• AS SUAS INSTRUÇÕES:
Copie, no texto abaixo sobre o médico de São Martinho das Amoreiras, o trecho que vai de "Leitor assíduo do" até "desenrolar dos acontecimentos.", sem mudar nada.

• TEXTO PARA REVISÃO:
Perfeitamente integrado na vida da aldeia, sempre que os compromissos profissionais lho permitiam, reunia-se à noite no estabelecimento da firma “Sebastião Figueira & Sobrinhos”, onde se vendiam fazendas, farinhas, adubos e livros, entre outros produtos. Ali se encontrava para dois dedos de conversa à luz do petromax com algumas figuras típicas da terra: o mestre Zé Jacinto, maestro da Banda Filarmónica de São Martinho das Amoreiras, a quem ofereceu uma batuta de prata que havia recebido de herança; o padre José António Santiago, antigo prior da freguesia, entretanto excomungado por ter filhos e netos, mas a quem a população continuava a tratar como tal; o dono da farmácia, Eurico Martins Pargana, entre vários conhecidos ou amigos.

A horas tardias, eram muitos os que se dirigiam à loja para o chamar, a fim de atender doentes no consultório ou no domicílio. Alguns eram casos simples, fáceis de resolver, outros, desesperados e sem qualquer tipo de solução, como acontecia com a tuberculose, que na altura constituía um verdadeiro flagelo, atingindo sobretudo os mais carenciados. No entanto, a confiança que o seu nome inspirava, servia de paliativo ao desespero tanto dos doentes como das famílias. E ele lá ia, fosse curta ou longa a distância.

Leitor assíduo do “Século” e do “Diário do Alentejo”, foi das primeiras pessoas em São Martinho das Amoreiras a ter uma radiotelefonia, alimentada por aerodínamo, onde ouvia sobretudo os noticiários e muita música sinfónica. Durante a 2ª Guerra Mundial, instalou um altifalante na janela, de modo que as pessoas da terra pudessem acompanhar o desenrolar dos acontecimentos.

Por altura de certas epidemias, iam buscá-lo de monte para monte, o que o obrigava a pernoitar na casa dos doentes, passando, por vezes, semanas fora do seu domicílio. Numa das ocasiões, tendo o paciente falecido, alguns vizinhos que iam velar o corpo, enganavam-se na cama e, levantando o lençol para ver o defunto, deparavam com o médico, que deste modo passou a noite praticamente sem dormir.

A reconhecida competência científica fazia com que fosse chamado com frequência por colegas, alguns até de freguesias distantes, para integrar as chamadas conferências médicas, no decorrer das quais eram analisados casos clínicos difíceis.

• ENTRADAS FORNECIDAS:
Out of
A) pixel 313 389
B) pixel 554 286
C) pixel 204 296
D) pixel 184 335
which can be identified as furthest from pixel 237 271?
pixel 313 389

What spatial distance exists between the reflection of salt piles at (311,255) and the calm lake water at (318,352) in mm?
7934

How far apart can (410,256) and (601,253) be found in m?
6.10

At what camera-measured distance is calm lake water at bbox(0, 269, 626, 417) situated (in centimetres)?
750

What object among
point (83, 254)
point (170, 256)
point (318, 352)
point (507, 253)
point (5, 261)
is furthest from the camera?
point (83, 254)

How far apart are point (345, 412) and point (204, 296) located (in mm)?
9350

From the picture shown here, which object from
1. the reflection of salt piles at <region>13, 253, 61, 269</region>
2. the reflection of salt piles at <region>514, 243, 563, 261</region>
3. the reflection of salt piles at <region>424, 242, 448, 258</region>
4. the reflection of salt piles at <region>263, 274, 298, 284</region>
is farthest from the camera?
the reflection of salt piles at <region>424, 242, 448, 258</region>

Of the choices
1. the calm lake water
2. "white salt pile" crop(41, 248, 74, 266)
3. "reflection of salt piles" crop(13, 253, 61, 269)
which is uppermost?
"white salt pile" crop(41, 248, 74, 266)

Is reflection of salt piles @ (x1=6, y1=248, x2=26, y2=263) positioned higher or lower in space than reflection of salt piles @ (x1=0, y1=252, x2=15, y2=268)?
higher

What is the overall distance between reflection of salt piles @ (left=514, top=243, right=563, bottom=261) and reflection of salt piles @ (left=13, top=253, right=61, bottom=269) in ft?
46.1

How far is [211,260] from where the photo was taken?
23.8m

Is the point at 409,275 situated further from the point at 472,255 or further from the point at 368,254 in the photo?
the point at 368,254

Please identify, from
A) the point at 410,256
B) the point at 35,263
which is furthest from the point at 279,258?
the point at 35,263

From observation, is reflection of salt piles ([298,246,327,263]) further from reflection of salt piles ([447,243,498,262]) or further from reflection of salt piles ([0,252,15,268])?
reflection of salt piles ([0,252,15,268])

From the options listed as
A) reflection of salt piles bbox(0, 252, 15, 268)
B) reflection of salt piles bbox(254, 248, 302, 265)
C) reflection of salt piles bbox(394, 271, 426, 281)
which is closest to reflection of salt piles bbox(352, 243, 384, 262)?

---

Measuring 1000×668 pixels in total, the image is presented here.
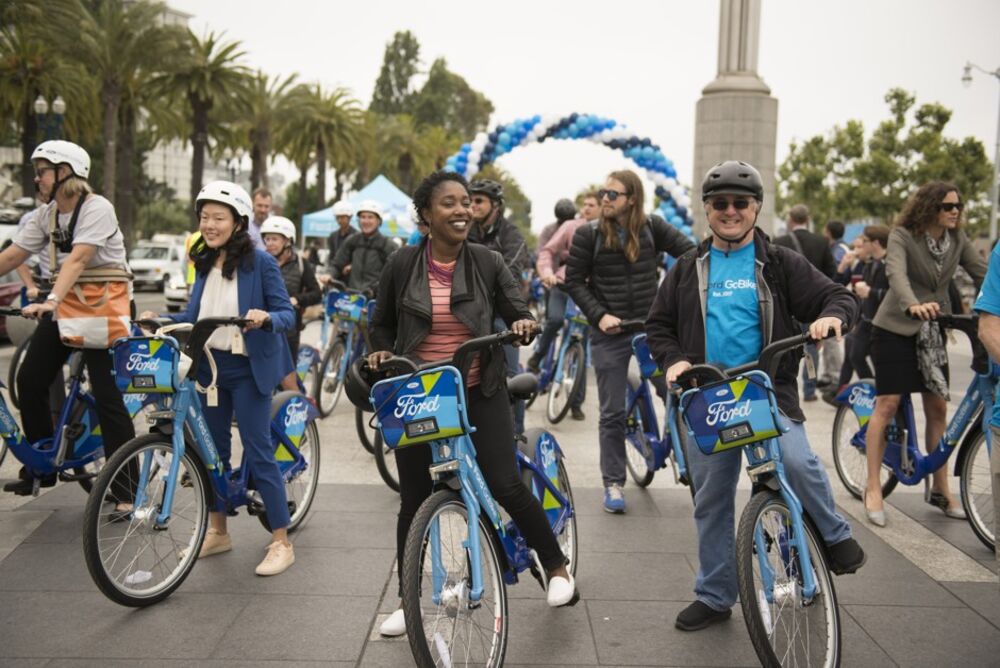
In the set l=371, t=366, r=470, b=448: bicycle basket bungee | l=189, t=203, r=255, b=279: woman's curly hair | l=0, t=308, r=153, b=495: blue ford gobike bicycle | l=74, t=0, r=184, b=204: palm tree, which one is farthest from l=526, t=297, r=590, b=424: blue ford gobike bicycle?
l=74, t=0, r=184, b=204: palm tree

...

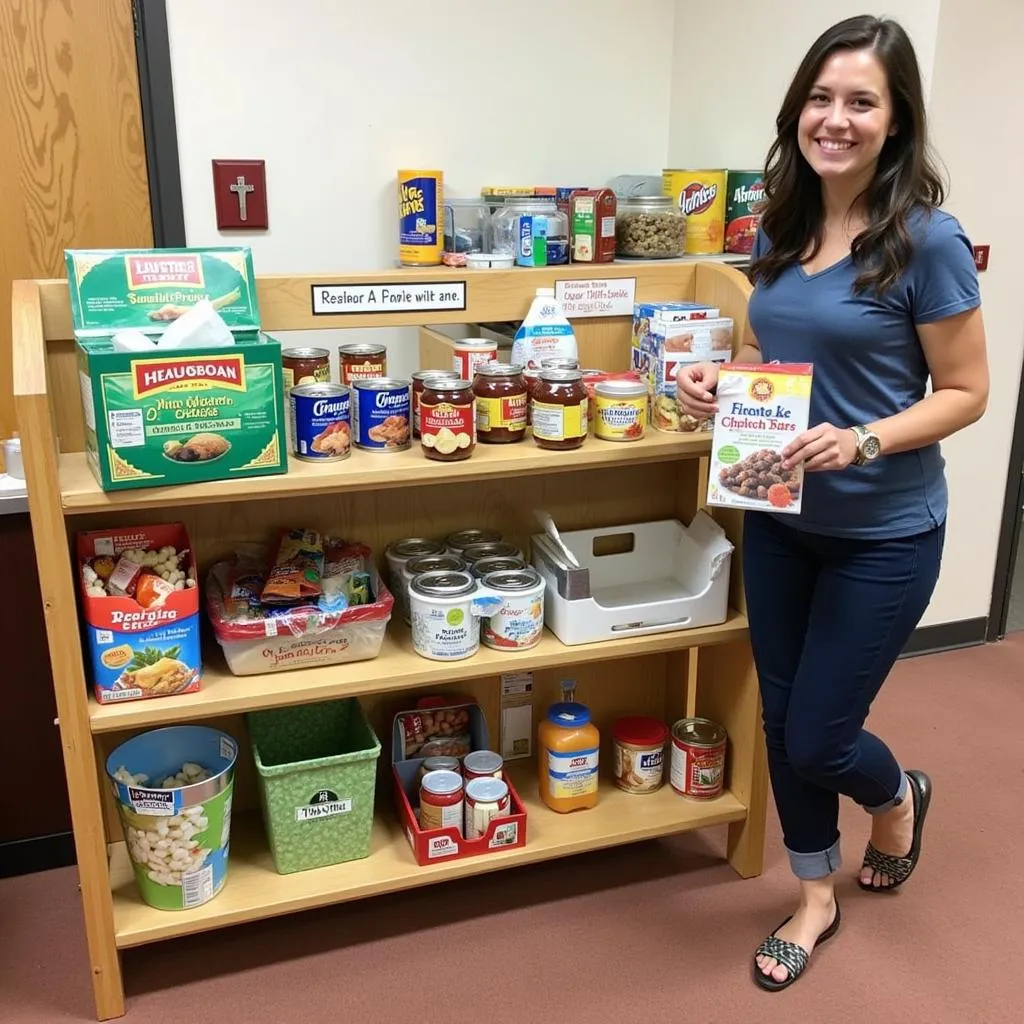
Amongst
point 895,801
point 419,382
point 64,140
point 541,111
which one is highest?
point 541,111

• RESPOSTA À TAREFA:
Leitor assíduo do “Século” e do “Diário do Alentejo”, foi das primeiras pessoas em São Martinho das Amoreiras a ter uma radiotelefonia, alimentada por aerodínamo, onde ouvia sobretudo os noticiários e muita música sinfónica. Durante a 2ª Guerra Mundial, instalou um altifalante na janela, de modo que as pessoas da terra pudessem acompanhar o desenrolar dos acontecimentos.